Subsection b of paragraph 32 provides that "If the proposed airport development *701 shown on the plan would require environmental processing pursuant to paragraphs 20 or 22 of this order and if such processing has not been completed, the plan may be given only a conditional approval." A form of conditional approval is provided (as amended April 21, 1975, Exhibit 173).[2] Subsection c provides that if part of the proposed development has received environmental approval, that fact may be noted on the plan.

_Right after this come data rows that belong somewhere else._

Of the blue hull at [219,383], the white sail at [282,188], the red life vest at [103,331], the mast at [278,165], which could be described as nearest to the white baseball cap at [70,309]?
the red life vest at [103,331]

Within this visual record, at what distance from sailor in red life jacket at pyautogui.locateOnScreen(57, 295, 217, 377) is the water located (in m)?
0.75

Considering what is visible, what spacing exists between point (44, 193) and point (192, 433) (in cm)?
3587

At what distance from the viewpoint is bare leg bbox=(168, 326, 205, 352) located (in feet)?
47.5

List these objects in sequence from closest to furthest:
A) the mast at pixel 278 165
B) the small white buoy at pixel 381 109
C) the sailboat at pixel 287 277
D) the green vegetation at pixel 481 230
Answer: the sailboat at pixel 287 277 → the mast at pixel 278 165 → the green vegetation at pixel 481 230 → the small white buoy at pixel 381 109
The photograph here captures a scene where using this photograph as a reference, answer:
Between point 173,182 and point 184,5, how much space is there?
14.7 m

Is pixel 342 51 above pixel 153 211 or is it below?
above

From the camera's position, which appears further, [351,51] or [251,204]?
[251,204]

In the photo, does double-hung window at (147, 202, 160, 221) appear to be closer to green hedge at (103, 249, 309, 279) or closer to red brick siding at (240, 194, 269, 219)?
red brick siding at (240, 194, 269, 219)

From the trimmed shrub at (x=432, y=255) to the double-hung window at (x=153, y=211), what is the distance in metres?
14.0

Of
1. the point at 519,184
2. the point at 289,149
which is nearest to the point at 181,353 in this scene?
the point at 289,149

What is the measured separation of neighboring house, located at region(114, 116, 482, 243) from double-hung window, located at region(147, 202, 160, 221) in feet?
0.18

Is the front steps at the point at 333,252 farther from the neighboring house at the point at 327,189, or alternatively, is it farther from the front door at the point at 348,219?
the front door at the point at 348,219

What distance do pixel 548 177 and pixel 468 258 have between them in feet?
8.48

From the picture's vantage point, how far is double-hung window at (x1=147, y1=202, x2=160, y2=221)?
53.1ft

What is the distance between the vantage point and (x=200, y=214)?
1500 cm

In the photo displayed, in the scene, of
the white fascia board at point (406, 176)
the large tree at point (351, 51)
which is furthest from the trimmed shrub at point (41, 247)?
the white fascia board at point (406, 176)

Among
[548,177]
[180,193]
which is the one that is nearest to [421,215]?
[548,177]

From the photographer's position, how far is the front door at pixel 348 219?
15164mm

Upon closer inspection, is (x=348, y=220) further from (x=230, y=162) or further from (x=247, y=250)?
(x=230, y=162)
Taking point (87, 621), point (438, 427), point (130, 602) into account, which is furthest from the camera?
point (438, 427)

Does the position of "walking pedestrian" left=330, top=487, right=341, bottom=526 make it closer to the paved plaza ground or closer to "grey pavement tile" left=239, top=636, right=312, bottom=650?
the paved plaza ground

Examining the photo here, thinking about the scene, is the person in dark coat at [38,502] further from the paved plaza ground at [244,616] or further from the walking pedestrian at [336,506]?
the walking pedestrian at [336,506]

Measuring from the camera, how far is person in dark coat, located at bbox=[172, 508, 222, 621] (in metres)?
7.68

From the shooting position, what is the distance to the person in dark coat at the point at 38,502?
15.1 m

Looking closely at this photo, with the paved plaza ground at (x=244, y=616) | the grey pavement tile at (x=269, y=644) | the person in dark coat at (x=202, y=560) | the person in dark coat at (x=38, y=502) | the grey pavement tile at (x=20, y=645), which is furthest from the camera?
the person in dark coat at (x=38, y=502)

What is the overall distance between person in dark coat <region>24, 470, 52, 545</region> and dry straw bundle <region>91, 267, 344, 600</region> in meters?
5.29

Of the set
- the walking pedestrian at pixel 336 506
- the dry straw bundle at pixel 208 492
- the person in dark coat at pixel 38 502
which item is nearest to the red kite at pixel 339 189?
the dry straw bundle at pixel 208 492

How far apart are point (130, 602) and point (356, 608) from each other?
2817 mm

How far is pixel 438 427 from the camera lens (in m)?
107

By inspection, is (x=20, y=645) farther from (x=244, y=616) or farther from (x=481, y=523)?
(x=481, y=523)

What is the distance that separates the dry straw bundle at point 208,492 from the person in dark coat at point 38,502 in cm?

The major changes in Logan Airport projected by the 1974 Airport Layout Plan are the extentions of Runways 9 and 4L and creation of a new STOL/GA Runway 15-33. These portions of the plan have been covered by an EIS filed February 15, 1975 (Exhibit 167). The Airport Layout Plan contains other proposed changes listed on Exhibit 1 attached to Exhibit 167. Some of these other changes require at least the environmental impact assessment report required by paragraph 22. No such assessment report has been made.

Under these circumstances, paragraph 32 requires that the approval be conditional, with the added notation that the runway extensions and creation of the STOL/GA runway have received environmental approval.

The plaintiffs also complain that the Airport Layout Plan was submitted without a report suggested by FAA Advisory Circular 150/5070-6 (Exhibit 42), paragraph 57. This is not a strict requirement. Evidence presented in the prior hearings in this case in June and July 1974, established that the data to be included in such a report had in fact been developed in close cooperation with the FAA, and that all of this material was on file. The failure to file a separate report is not significant under these circumstances.

Accordingly, the 1970 Airport Layout Plan was properly approved under the rules applicable at the time. Approval of the 1974 Airport Layout Plan must be enjoined unless it is conditional. Such conditional approval may contain the notation that the extension of Runways 9 and 4L has received environmental approval.

It was agreed among the parties that the hearing on the motion for a preliminary injunction might be consolidated with the hearing on the merits under Rule 65A as to those issues.

There is no just reason for delay in the entry of a final judgment on the issue of approval of the Airport Layout Plan, and I direct that such judgment issue in accordance with the foregoing, pursuant to Fed.R.Civ.P. 54(b).

So ordered.

APPENDIX A

The approval indicated by my signature is given subject to the condition, to which the sponsor of the airport agrees by his acceptance of the statement of approval, that (1) any proposed airport development depicted in the plan may not be taken without the prior written approval of FAA, and that (2) the prior written approval will be deemed to be a Federal action subject to the requirements of the National Environmental Policy Act of 1969. APPROVED ______________________________ (signed) _________________________ Date (Title of FAA approving Official) ACCEPTED ______________________________ _________________________ Date (Title of sponsor's Accepting official)

NOTES

[1] This does not appear to be a published opinion, and is included only for the purpose of illuminating the opinion of the Court of Appeals. The full district court opinion was submitted as an attachment to the plaintiffs' brief and was served on the other parties.

[2] FAA Change Order (5050.2A CHG 1) dated April 21, 1975. See Appndix A.